Streaming recorded data ("playback")
Neuropype also makes it easy to simulate a live environment by importing a recorded file and "playing it back", essentially streaming it as if it were streaming data coming from an LSL stream. For this, the StreamData
node is used, which can stream data either in a mode that mimics the slight jitter one would expect from a live device, or in a deterministic mode with an exact number of samples per packet (usually for testing or special cases). You'll find this approach used in many of the example pipelines included with Neuropype. (In many of those example pipelines, a file is imported with ImportXDF
and streamed with StreamData
over an LSL stream created with LSLOutput
, that same LSL stream is read in with an LSLInput
node and passed on to other nodes for processing. The trip through LSL is provided for example purposes but that can be skipped and you can directly connect the StreamData
node to the processing nodes (i.e., FIRFilter
, etc.).
Streaming recorded data is primarily useful for real-time visualizations or perhaps for creating an LSL stream consumed by another application (it's also great for testing a live setup without having to have the device on). For data analysis, it's better to process recorded data in offline (non-streaming) mode (that is, without using the StreamData
node). Not only it is much faster, but it also allows nodes which calibrate on the data, such as ArtifactRemoval
, BadChannelRemoval
, etc., to "see" the entire dataset rather than only a fraction of it, increasing their accuracy.
Buffering streaming data
In some cases you may want to buffer streaming data to then be processed as a single chunk (in a sense, converting "online" data to "offline" data, the opposite of StreamData
). One way to do that is to use the AccumulateCalibrationData
which has options to determine how much data to buffer (based on event markers or times), and whether to emit or drop the data before or after the buffered block, or to drop the buffered block itself. Despite the name, this node is not limited to calibration purposes. For example, you could use it to compute the average for a baseline period, or perform a computation only after the baseline, etc.

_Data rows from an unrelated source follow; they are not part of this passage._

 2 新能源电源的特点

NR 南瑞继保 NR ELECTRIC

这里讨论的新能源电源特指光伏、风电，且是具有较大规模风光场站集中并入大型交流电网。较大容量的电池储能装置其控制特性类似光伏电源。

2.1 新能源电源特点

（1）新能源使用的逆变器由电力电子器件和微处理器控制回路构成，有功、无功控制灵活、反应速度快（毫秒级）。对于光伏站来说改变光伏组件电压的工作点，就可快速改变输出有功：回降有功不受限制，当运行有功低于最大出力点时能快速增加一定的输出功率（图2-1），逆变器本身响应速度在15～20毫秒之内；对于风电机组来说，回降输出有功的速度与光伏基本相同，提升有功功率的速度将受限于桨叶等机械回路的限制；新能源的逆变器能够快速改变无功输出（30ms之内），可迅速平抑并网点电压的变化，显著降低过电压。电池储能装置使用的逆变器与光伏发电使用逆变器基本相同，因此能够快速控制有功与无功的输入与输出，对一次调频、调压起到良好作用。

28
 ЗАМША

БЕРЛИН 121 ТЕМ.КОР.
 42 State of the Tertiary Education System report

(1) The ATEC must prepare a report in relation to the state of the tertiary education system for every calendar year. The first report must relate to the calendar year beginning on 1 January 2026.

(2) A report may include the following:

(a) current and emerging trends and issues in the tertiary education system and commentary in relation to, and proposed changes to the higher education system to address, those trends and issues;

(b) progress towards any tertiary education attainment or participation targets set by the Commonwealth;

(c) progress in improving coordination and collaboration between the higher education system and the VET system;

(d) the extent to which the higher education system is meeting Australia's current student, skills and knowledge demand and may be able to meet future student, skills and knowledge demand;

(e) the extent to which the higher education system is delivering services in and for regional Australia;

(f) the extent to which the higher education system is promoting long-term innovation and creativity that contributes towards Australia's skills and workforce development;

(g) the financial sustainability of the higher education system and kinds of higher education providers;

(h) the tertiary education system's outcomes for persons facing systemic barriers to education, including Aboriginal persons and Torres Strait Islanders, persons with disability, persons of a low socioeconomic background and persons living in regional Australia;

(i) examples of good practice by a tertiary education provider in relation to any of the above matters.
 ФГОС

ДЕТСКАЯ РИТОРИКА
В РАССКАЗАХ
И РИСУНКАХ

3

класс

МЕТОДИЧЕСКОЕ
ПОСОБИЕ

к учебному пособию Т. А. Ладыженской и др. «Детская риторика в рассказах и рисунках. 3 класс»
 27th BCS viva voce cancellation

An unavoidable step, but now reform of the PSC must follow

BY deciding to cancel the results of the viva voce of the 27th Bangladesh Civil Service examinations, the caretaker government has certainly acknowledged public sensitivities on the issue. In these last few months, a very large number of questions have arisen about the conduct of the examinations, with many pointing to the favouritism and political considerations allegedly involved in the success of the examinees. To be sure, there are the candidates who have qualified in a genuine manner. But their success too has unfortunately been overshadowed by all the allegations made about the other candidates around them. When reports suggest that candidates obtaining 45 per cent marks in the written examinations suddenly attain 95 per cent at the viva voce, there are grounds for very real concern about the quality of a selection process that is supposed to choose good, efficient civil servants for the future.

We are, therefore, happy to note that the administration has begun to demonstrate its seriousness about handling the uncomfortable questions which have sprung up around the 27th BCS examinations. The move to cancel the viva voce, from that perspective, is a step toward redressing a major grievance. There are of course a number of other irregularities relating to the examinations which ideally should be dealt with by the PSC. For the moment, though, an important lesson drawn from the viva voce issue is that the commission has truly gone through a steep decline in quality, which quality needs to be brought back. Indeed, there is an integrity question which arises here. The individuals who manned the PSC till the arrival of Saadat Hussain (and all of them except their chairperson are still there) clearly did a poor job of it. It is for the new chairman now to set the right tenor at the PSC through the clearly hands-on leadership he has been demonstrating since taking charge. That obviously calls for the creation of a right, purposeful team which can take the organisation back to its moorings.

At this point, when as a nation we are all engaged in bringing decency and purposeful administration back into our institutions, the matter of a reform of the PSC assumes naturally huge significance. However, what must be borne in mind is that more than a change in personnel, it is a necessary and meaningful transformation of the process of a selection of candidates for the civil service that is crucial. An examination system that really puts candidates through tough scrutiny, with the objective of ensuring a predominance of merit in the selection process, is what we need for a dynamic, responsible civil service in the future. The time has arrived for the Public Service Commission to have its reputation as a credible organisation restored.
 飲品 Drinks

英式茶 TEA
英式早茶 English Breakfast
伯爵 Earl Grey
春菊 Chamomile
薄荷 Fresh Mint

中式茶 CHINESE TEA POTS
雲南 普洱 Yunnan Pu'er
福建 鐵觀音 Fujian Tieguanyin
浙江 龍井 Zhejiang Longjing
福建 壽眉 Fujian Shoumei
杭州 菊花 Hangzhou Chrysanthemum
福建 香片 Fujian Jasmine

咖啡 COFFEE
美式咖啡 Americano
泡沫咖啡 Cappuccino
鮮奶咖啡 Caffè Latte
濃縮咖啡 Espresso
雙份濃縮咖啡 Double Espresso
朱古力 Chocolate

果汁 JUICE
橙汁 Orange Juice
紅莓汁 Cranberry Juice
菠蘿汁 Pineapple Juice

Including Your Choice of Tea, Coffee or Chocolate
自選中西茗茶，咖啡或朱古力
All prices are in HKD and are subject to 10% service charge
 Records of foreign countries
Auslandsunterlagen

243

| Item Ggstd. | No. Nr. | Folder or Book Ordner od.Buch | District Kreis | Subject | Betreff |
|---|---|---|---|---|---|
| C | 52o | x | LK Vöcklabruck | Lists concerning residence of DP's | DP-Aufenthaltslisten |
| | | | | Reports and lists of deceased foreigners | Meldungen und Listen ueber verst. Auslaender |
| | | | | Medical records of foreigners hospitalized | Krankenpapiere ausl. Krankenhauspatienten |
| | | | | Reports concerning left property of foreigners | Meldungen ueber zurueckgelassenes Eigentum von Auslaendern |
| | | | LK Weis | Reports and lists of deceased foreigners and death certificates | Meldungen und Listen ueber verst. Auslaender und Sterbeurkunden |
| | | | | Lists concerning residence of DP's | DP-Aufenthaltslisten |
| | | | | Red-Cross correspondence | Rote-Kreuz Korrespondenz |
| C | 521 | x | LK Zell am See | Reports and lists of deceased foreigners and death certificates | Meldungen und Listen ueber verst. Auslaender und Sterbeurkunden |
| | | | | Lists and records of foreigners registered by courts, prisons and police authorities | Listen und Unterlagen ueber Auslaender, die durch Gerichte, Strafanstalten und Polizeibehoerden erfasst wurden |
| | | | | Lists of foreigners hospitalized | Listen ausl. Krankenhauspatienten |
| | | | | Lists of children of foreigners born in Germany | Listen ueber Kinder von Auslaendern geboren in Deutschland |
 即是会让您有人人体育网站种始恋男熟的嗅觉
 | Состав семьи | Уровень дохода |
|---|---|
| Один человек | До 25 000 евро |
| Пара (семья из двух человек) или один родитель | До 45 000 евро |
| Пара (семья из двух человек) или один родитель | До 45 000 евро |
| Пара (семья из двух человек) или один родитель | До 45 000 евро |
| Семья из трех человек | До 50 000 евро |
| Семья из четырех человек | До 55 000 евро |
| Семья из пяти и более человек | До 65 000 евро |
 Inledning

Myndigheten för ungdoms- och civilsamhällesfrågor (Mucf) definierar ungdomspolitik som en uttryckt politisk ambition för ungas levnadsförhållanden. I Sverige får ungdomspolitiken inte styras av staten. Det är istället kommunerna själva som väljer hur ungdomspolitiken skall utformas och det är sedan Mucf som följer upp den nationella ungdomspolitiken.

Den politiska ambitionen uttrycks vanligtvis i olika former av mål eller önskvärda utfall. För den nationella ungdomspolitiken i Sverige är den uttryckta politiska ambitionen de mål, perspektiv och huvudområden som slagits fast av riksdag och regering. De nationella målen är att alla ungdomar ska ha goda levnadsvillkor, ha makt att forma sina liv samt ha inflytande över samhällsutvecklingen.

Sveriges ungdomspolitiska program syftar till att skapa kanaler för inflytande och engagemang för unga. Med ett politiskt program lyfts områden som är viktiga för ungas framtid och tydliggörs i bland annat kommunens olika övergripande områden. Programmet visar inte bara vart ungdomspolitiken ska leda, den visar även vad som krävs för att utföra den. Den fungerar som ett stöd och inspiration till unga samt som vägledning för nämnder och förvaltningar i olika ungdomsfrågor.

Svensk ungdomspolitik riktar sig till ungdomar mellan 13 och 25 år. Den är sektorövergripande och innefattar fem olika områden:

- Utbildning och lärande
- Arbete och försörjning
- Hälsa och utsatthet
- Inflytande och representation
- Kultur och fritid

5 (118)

In the example snippet below, the AccumulateCalibrationData
node is used twice, with different settings, one to compute an average of a 30 seconds baseline period and then continuously retransmit that same value using the HoldLastPacket
node. In the other case, the AccumulateCalibrationData
node is used to drop the baseline and calculate a histogram on the data after the first 30 seconds. In this example, both instances of the AccumulateCalibrationData
have ParameterPort
nodes which can be set over the Neuropype API, to determine the baseline begin and end times.
Handling streaming and offline data in nodes
A stream will have a is_streaming
flag to indicate to nodes that the data is streaming/online. If the data is offline, that flag will not be present (or set to False). Input nodes, such as LSLInput
or ImportFile
, are responsible to set the flag. Certain nodes, such as StreamData
may change the data from offline to streaming and set that flag accordingly.
If you write a node that only operates on either offline or streaming data, or which needs to handle both types different (i.e., buffering in the case of streaming data), use enumerate_chunks(with_flags=Flags.is_streaming)
to only select streams with streaming data (or conversely without_flags
to only select offline streams). If you're writing an input node, be sure your node sets that flag appropriately.